Copy every row below word for word, leaving out the pictures.

== Dataset content ==
--- start ---

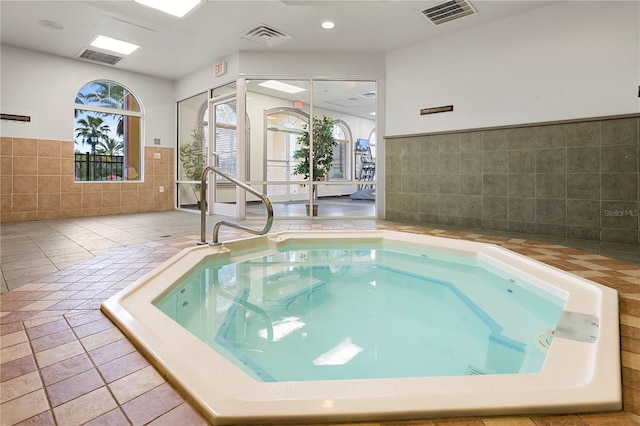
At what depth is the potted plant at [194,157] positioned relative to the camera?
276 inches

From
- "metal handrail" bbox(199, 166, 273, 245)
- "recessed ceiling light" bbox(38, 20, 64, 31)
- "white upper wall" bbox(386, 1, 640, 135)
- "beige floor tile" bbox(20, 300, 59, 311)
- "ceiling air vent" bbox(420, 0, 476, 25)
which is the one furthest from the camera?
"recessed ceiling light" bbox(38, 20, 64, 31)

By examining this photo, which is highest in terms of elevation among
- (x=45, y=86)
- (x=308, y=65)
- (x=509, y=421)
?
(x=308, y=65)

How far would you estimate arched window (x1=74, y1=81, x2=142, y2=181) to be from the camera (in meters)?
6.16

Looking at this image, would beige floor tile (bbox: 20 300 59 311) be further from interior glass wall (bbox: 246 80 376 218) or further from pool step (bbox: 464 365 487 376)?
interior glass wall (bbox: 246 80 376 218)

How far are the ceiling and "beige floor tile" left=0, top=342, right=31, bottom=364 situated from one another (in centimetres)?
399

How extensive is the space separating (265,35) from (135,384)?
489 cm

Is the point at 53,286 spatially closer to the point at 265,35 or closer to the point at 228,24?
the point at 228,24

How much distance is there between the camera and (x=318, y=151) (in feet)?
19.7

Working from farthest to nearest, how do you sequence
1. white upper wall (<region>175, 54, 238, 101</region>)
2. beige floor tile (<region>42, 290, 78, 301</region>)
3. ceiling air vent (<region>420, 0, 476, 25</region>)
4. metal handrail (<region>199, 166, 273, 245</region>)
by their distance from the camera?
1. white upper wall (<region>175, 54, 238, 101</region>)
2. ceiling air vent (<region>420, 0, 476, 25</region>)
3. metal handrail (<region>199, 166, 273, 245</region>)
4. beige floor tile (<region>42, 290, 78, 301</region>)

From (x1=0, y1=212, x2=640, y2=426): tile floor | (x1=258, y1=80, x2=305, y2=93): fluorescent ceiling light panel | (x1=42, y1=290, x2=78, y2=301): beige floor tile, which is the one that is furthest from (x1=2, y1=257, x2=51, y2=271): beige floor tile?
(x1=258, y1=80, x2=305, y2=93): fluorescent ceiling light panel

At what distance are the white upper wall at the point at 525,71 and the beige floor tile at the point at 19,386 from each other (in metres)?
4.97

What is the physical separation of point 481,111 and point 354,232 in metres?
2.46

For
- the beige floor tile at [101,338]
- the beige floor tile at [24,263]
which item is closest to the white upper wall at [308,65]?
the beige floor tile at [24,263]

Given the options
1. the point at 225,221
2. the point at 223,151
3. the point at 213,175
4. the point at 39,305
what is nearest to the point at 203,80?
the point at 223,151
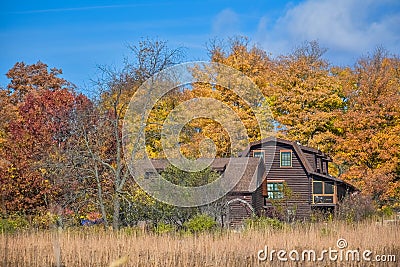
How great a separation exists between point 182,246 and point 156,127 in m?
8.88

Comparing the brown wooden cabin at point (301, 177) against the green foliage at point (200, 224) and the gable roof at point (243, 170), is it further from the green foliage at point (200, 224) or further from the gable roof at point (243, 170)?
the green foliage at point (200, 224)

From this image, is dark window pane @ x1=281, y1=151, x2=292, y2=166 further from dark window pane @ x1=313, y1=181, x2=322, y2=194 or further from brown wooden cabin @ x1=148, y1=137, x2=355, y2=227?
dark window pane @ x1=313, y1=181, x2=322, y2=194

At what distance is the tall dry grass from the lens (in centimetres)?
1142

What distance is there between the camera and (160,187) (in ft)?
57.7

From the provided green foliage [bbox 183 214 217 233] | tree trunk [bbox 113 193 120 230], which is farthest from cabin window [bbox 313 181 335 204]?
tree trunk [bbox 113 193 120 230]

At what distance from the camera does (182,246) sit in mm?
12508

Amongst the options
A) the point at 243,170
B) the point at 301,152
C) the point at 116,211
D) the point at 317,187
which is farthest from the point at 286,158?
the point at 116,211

--- end ---

== Result for this exercise ==
At what depth is the potted plant at [194,157] positioned relative to the camera?
276 inches

From
- "metal handrail" bbox(199, 166, 273, 245)
- "recessed ceiling light" bbox(38, 20, 64, 31)
- "white upper wall" bbox(386, 1, 640, 135)
- "beige floor tile" bbox(20, 300, 59, 311)
- "ceiling air vent" bbox(420, 0, 476, 25)
which is the one furthest from the camera?
"recessed ceiling light" bbox(38, 20, 64, 31)

By examining this photo, which is highest in terms of elevation among
- (x=45, y=86)
- (x=308, y=65)
- (x=509, y=421)
?
(x=308, y=65)

How far would you estimate arched window (x1=74, y1=81, x2=142, y2=181) to be from the camera (in meters)?
6.16

Looking at this image, would beige floor tile (bbox: 20 300 59 311) be further from interior glass wall (bbox: 246 80 376 218) or further from pool step (bbox: 464 365 487 376)?
interior glass wall (bbox: 246 80 376 218)

How far are the ceiling and "beige floor tile" left=0, top=342, right=31, bottom=364 situated from one another (in centimetres)?
399

How extensive is the space separating (265,35) from (135,384)?
489 cm

Is the point at 53,286 spatially closer to the point at 265,35 or closer to the point at 228,24?
the point at 228,24

How much distance is there between the camera and (x=318, y=151) (in feet)?
19.7

Working from farthest to nearest, how do you sequence
1. white upper wall (<region>175, 54, 238, 101</region>)
2. beige floor tile (<region>42, 290, 78, 301</region>)
3. ceiling air vent (<region>420, 0, 476, 25</region>)
4. metal handrail (<region>199, 166, 273, 245</region>)
by their distance from the camera?
1. white upper wall (<region>175, 54, 238, 101</region>)
2. ceiling air vent (<region>420, 0, 476, 25</region>)
3. metal handrail (<region>199, 166, 273, 245</region>)
4. beige floor tile (<region>42, 290, 78, 301</region>)

From (x1=0, y1=212, x2=640, y2=426): tile floor | (x1=258, y1=80, x2=305, y2=93): fluorescent ceiling light panel | (x1=42, y1=290, x2=78, y2=301): beige floor tile, which is the one that is furthest from (x1=2, y1=257, x2=51, y2=271): beige floor tile?
(x1=258, y1=80, x2=305, y2=93): fluorescent ceiling light panel

At what distance are the white upper wall at the point at 525,71 and the beige floor tile at the point at 19,386 from each other (in metres)?
4.97

What is the physical separation of point 481,111 and point 354,232 in metres?
2.46

For
- the beige floor tile at [101,338]
- the beige floor tile at [24,263]
which item is closest to the white upper wall at [308,65]?
the beige floor tile at [24,263]

Given the options
1. the point at 225,221
2. the point at 223,151
3. the point at 213,175
4. the point at 39,305
what is nearest to the point at 203,80?
the point at 223,151
How great a separation exists between point 182,246 and point 156,127 in m?
8.88

Comparing the brown wooden cabin at point (301, 177) against the green foliage at point (200, 224) and the gable roof at point (243, 170), is it further from the green foliage at point (200, 224) or further from the gable roof at point (243, 170)?
the green foliage at point (200, 224)

From this image, is dark window pane @ x1=281, y1=151, x2=292, y2=166 further from dark window pane @ x1=313, y1=181, x2=322, y2=194 or further from brown wooden cabin @ x1=148, y1=137, x2=355, y2=227?
dark window pane @ x1=313, y1=181, x2=322, y2=194

At what distance is the tall dry grass from the lens (in centimetres)?
1142

What distance is there between the camera and (160,187) (in ft)?
57.7

From the provided green foliage [bbox 183 214 217 233] | tree trunk [bbox 113 193 120 230], which is farthest from cabin window [bbox 313 181 335 204]?
tree trunk [bbox 113 193 120 230]

At what distance from the camera does (182,246) sit in mm?
12508

Amongst the options
A) the point at 243,170
B) the point at 301,152
C) the point at 116,211
D) the point at 317,187
which is farthest from the point at 286,158?
the point at 116,211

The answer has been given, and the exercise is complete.